Tokyo team plays at UH through the worries

Jason Kaneshiro

In the end, playing the games was all they could do.

As the aftermath of a devastating earthquake and tsunami in Japan came into focus, the Tokyo Women’s College of Physical Education softball team split a double-header at Rainbow Wahine Softball Stadium yesterday afternoon.

Team manager Mineko Yoshino said all the players contacted their families in Japan overnight. Still, "it was very hard to concentrate during the game," Yoshino said through translator Takashi Moribe, a trainer with the University of Hawaii athletic department.

Yoshino said if the team were in Japan, they "wouldn’t play because they just want to help out the families."

But since the team is here, "there’s nothing they can do about it," he said. "All they could do is pray and keep communicating and just hope."

TWCPE opened its schedule with a 1-0 loss to Hawaii on Thursday. The game ended at 7:45 p.m., just about the time the earthquake struck off the eastern coast of Honshu island.

Yoshino said the roster includes players from the hardest-hit areas of Sendai and Fukushima. Although all the players got a hold of relatives, Yoshino instructed them to continue to keep in touch because aftershocks continued.

The team rode out the Hawaii tsunami warning at the Miramar Hotel in Waikiki.

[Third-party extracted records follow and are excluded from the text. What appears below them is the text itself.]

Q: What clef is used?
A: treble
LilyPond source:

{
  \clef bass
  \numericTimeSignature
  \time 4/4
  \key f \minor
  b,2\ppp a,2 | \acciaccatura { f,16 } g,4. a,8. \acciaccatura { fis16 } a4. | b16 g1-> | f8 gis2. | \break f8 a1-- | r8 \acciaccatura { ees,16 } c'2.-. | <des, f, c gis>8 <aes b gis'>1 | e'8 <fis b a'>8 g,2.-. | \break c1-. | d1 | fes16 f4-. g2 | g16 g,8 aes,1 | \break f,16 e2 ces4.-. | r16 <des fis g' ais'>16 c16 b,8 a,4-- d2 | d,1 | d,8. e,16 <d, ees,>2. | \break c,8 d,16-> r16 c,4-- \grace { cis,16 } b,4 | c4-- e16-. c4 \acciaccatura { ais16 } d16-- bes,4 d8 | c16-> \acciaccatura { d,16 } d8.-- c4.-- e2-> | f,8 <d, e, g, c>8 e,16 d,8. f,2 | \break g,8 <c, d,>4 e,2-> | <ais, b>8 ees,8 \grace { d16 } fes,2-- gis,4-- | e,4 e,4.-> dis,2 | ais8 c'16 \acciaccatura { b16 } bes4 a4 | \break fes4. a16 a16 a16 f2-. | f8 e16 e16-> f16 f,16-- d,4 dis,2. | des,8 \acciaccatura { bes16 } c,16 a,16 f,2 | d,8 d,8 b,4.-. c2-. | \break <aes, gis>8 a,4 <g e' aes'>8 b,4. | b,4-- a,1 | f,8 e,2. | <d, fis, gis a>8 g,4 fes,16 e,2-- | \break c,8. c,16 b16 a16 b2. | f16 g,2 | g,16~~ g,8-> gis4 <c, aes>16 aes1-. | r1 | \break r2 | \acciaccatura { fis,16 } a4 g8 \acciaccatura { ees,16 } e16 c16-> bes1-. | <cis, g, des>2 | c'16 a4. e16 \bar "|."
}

The team split its two games yesterday, beating South Dakota State 10-7 and losing to Miami (Ohio) 5-2. The team plays Chaminade tomorrow and Longwood on Monday before returning home Tuesday.

Mai Ayabe, part of the Hawaii women’s basketball team, was flying back to Honolulu from Las Vegas with the Wahine when news of the disaster broke.

Ayabe is from Fukuoka, on the northern shore of the island of Kyushu, which lies south of Honshu. She said she learned of the quake through text messages and Facebook once the team landed in Honolulu.

She got in touch with her sister yesterday morning. But the family hadn’t heard from her brother who lives in Tokyo, as phone lines remained down.

"I cannot do anything. All I can do is pray for them," said Ayabe, whose mother and aunt were in town for senior night last week.